(Entries from a dataset)

..............................

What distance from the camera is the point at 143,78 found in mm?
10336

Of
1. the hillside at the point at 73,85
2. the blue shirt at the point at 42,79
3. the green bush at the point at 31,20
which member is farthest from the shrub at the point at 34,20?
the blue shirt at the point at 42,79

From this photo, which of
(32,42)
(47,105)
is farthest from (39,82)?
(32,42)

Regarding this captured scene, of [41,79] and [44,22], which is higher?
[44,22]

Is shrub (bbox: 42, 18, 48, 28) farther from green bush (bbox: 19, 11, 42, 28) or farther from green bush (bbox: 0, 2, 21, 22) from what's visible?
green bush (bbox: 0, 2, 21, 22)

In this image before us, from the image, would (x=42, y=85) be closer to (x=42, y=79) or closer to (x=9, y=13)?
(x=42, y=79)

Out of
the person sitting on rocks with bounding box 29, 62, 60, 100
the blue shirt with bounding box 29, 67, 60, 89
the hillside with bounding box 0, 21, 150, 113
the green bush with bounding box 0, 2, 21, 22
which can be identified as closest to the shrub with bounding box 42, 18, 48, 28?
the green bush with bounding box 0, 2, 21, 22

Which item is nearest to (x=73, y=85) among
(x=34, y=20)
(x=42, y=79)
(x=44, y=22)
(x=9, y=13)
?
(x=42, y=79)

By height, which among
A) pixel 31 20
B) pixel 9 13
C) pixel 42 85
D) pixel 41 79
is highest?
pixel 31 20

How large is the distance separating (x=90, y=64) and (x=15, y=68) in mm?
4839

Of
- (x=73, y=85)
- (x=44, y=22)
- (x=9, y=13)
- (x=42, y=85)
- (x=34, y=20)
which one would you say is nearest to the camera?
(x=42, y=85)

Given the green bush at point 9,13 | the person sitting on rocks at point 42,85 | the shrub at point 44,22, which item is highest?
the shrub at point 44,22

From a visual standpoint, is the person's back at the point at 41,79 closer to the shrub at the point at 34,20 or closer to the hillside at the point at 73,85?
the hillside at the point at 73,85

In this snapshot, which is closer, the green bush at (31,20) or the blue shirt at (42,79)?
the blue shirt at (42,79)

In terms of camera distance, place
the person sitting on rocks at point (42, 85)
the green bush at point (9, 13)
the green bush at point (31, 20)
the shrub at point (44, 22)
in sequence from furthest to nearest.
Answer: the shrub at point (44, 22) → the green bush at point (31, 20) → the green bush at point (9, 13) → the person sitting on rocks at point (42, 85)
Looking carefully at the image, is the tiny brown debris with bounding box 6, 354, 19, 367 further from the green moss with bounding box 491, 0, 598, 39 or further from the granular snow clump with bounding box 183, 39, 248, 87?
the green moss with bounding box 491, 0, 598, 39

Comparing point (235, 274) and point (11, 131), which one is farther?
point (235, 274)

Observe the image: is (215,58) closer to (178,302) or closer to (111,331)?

..............................

Stated task: Extract every record. Keep wording exact.

Full output:
What distance from the camera is the point at 143,78 found in mm?
10336

Of
1. the hillside at the point at 73,85
2. the blue shirt at the point at 42,79
3. the green bush at the point at 31,20
which member is farthest from the shrub at the point at 34,20?
the blue shirt at the point at 42,79

From this photo, which of
(32,42)
(47,105)
is farthest from (39,82)?
(32,42)

Regarding this captured scene, of [41,79] and [44,22], which is higher?
[44,22]

Is shrub (bbox: 42, 18, 48, 28) farther from green bush (bbox: 19, 11, 42, 28) or farther from green bush (bbox: 0, 2, 21, 22) from what's visible?
green bush (bbox: 0, 2, 21, 22)

In this image before us, from the image, would (x=42, y=85) be closer to (x=42, y=79) or closer to (x=9, y=13)?
(x=42, y=79)

Out of
the person sitting on rocks with bounding box 29, 62, 60, 100
the blue shirt with bounding box 29, 67, 60, 89
the hillside with bounding box 0, 21, 150, 113
the green bush with bounding box 0, 2, 21, 22
which can be identified as closest to the shrub with bounding box 42, 18, 48, 28?
the green bush with bounding box 0, 2, 21, 22

Which item is nearest to (x=73, y=85) among
(x=34, y=20)
(x=42, y=79)
(x=44, y=22)
(x=9, y=13)
?
(x=42, y=79)

By height, which among
A) pixel 31 20
B) pixel 9 13
C) pixel 42 85
D) pixel 41 79
is highest?
pixel 31 20

How large is the distance separating (x=90, y=64) and (x=15, y=68) in mm?
4839

Of
- (x=73, y=85)
- (x=44, y=22)
- (x=9, y=13)
- (x=42, y=85)
- (x=34, y=20)
which one would you say is nearest to the camera?
(x=42, y=85)

Given the green bush at point 9,13 | the person sitting on rocks at point 42,85 | the shrub at point 44,22, which item is highest?
the shrub at point 44,22

From a visual standpoint, is the person's back at the point at 41,79 closer to the shrub at the point at 34,20 or closer to the hillside at the point at 73,85?
the hillside at the point at 73,85

In this snapshot, which is closer, the green bush at (31,20) or the blue shirt at (42,79)?
the blue shirt at (42,79)

In terms of camera distance, place
the person sitting on rocks at point (42, 85)
the green bush at point (9, 13)
the green bush at point (31, 20)
the shrub at point (44, 22)
in sequence from furthest to nearest.
Answer: the shrub at point (44, 22) → the green bush at point (31, 20) → the green bush at point (9, 13) → the person sitting on rocks at point (42, 85)
Looking carefully at the image, is the tiny brown debris with bounding box 6, 354, 19, 367 further from the green moss with bounding box 491, 0, 598, 39 or further from the granular snow clump with bounding box 183, 39, 248, 87?
the green moss with bounding box 491, 0, 598, 39

Comparing point (235, 274) and point (11, 131), which one is farther?
point (235, 274)

Observe the image: is (215,58) closer to (178,302) or closer to (111,331)?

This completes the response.